→ GIVEN TEXT:

######

MR. McCLELLAN: In terms of Latin America, this President has done a lot to strengthen our relationships with countries throughout the Americas, including in Latin America. And he will continue to build upon that. We had a great summit in Monterrey not too long ago, where we put forward initiatives to support efforts to strengthen democracies and the rule of law and to fight corruption and to encourage transparency. And that was an important meeting, an important way forward for the countries of the Americas.
In terms of our relationships with individual countries, the President has met with many leaders from the countries. We had a great meeting down in Chile not too long ago in the APEC summit, and he had some individual meetings with leaders from the region, including President Fox and President Lagos of Chile. So the President looks forward to continuing to strengthen our commitment to the Americas and expanding our diplomatic efforts in that arena, as well.
Q Scott, this morning, discussing the Thursday speech, you talked about, on the domestic front, he'll be talking about trusting people, empowering people, not government, giving people more of a say over their own lives. We know how he feels on Social Security, freeing up people to invest their own money, your talk about home ownership. Where else, what other aspects of life does the President --
MR. McCLELLAN: Expanding home ownership, that's -- as you just mentioned, is one area. Giving people more of a say over their own retirement savings, and you mentioned one area there, Social Security. Also giving people more control over their health care and their health plans. The President has talked about the importance of making sure that people can choose the kind of health care that best fits their individual needs. We've taken some steps in that area, in terms of strengthening and modernizing Medicare, so that seniors have more options and choices. We trust people to make the right decisions. This is about empowering people, not government. And that's what the President -- the philosophy behind the President's approach.
Q So is No Child Left Behind and expanding that to high schools go counter to that? There certainly is an aspect to that in which government is more involved.
MR. McCLELLAN: Well, but at the same time, the government has expanded flexibility for more local control. We've given school districts more flexibility, but what we've said there is that we want to make sure that there are high standards in place, and that we insist on results and accountability. We want to make sure every child is learning. So that's the way the President looks at the education system.
Q As a follow-up to that, usually inaugural addresses are flowery words, and everything else, but will he mention some of these things specifically by name in his address?
MR. McCLELLAN: I think you should look at the inaugural as a broader thematic speech, that really outlines the principles and philosophy that guide the agenda that the President is pursuing. And then the State of the Union is coming up in early February, and that's a speech where it will be a more detailed blueprint of how to implement the agenda that the President has outlined.
Q So the word "Social Security" is not going to come up?

######

→ PROBLEM SET:
1 > Write out the press briefing from "Q As a follow-up" up to and including "President has outlined.".
2 > Name each government program that the press briefing refers to by name.
The entries that come after the press briefing play no part in this exercise.

######

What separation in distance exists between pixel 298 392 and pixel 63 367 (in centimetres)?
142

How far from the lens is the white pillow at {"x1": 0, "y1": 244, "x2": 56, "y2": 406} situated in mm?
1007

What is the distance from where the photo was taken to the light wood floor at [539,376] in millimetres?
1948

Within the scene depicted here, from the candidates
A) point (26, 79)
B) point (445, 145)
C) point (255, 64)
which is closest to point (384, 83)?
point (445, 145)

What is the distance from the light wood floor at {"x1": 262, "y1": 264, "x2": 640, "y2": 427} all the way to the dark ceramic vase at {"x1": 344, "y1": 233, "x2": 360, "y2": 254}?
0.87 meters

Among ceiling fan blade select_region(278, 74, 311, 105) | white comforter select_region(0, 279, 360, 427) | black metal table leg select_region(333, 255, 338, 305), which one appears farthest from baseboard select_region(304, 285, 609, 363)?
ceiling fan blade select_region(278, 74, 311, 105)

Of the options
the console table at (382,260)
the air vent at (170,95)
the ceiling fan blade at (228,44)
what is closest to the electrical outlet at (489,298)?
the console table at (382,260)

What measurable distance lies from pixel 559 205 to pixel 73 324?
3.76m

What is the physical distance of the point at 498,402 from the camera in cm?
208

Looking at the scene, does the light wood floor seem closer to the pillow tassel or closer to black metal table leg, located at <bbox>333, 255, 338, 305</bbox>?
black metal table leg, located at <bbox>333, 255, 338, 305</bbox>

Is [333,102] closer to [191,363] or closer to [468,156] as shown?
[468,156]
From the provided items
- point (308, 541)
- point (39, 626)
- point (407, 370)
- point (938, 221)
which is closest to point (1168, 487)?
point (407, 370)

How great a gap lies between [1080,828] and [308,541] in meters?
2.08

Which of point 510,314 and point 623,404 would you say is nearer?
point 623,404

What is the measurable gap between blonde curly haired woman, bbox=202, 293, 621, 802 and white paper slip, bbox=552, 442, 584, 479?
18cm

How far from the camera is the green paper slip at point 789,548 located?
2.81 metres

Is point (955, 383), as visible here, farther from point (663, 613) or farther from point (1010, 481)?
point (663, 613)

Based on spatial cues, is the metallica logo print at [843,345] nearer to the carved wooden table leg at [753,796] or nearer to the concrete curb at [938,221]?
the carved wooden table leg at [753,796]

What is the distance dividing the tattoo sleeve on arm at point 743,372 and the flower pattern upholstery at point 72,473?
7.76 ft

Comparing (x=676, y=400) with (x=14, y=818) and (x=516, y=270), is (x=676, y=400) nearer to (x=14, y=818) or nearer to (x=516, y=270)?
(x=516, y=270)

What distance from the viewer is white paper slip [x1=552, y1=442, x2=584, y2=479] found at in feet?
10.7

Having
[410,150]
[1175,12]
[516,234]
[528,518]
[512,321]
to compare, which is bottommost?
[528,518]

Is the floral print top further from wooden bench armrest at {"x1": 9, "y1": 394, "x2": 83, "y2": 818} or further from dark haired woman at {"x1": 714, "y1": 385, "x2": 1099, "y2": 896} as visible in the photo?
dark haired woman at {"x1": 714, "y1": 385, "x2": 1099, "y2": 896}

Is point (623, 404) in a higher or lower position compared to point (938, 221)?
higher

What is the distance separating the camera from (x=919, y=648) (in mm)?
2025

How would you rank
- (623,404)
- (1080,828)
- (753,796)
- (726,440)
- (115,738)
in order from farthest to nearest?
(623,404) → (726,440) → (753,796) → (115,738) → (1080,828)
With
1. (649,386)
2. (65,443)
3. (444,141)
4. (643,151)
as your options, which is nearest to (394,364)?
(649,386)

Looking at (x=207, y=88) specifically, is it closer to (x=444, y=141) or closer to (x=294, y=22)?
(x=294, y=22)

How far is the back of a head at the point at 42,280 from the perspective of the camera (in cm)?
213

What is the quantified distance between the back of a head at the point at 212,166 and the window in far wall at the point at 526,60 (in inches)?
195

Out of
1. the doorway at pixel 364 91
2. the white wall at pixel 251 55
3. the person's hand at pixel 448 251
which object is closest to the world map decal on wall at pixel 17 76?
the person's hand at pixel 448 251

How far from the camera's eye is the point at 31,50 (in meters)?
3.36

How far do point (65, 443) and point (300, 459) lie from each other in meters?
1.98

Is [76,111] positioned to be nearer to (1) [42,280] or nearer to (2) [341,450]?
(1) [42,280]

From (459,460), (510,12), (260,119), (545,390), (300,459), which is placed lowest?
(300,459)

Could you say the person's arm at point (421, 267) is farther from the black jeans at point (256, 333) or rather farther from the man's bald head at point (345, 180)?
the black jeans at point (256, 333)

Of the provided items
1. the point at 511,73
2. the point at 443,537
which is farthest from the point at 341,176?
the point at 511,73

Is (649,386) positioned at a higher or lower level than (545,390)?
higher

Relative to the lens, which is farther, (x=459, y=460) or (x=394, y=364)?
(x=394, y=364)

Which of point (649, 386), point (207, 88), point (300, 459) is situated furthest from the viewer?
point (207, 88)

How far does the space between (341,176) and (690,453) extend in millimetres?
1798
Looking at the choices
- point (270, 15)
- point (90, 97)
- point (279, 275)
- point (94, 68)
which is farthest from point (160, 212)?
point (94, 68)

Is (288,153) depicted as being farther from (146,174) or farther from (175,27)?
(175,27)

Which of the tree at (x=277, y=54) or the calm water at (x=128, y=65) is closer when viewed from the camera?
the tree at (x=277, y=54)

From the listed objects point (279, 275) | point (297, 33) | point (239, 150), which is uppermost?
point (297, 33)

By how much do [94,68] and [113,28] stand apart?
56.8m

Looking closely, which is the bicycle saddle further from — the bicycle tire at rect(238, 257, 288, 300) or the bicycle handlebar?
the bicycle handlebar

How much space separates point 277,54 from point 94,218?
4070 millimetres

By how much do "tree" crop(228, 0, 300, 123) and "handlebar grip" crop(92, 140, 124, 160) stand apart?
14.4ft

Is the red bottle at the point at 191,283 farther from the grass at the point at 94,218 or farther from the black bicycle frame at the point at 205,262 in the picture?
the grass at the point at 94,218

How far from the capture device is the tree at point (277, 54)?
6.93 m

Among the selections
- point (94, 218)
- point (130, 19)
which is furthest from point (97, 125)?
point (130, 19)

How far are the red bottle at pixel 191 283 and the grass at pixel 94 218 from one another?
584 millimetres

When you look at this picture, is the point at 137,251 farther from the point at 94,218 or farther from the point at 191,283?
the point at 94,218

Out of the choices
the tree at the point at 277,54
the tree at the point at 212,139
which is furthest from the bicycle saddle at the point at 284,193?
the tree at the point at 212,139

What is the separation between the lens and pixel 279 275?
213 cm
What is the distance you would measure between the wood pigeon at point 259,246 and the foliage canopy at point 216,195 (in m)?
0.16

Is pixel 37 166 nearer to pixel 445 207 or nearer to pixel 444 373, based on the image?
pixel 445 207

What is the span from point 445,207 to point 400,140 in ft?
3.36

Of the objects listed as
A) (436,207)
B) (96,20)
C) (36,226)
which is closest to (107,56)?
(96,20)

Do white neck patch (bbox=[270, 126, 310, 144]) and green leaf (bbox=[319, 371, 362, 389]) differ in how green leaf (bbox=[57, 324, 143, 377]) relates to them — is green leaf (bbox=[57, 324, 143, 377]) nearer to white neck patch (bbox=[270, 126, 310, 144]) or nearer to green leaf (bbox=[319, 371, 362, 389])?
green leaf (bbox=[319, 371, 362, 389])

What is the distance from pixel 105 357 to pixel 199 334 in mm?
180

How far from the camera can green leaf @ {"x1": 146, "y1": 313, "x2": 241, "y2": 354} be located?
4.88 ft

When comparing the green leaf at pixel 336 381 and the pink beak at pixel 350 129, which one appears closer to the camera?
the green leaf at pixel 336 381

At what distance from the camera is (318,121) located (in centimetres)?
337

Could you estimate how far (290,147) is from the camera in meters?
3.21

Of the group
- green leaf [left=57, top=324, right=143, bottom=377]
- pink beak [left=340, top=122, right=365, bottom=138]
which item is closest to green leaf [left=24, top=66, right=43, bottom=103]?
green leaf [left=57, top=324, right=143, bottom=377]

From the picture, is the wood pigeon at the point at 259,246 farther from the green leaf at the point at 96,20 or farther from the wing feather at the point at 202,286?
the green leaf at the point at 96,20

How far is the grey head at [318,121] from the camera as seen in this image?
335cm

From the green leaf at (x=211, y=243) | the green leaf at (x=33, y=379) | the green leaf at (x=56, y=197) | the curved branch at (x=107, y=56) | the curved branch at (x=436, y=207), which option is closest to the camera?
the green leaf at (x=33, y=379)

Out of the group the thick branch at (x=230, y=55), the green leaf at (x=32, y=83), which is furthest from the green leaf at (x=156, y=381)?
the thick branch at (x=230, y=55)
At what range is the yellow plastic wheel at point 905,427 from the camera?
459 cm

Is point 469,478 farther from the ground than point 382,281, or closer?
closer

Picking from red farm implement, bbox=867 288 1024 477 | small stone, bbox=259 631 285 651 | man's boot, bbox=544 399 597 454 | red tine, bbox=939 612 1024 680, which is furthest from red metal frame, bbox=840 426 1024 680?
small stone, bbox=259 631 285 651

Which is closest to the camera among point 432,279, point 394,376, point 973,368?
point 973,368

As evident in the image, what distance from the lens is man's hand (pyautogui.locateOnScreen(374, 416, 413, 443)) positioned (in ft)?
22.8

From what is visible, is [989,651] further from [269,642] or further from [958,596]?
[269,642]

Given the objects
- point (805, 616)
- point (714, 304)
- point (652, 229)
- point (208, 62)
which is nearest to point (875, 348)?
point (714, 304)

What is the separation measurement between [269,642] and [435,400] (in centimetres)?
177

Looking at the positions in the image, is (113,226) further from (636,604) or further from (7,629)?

######

→ SOLUTIONS TO EACH TASK:
1 >
Q As a follow-up to that, usually inaugural addresses are flowery words, and everything else, but will he mention some of these things specifically by name in his address?
MR. McCLELLAN: I think you should look at the inaugural as a broader thematic speech, that really outlines the principles and philosophy that guide the agenda that the President is pursuing. And then the State of the Union is coming up in early February, and that's a speech where it will be a more detailed blueprint of how to implement the agenda that the President has outlined.

2 >
- Social Security
- Medicare
- No Child Left Behind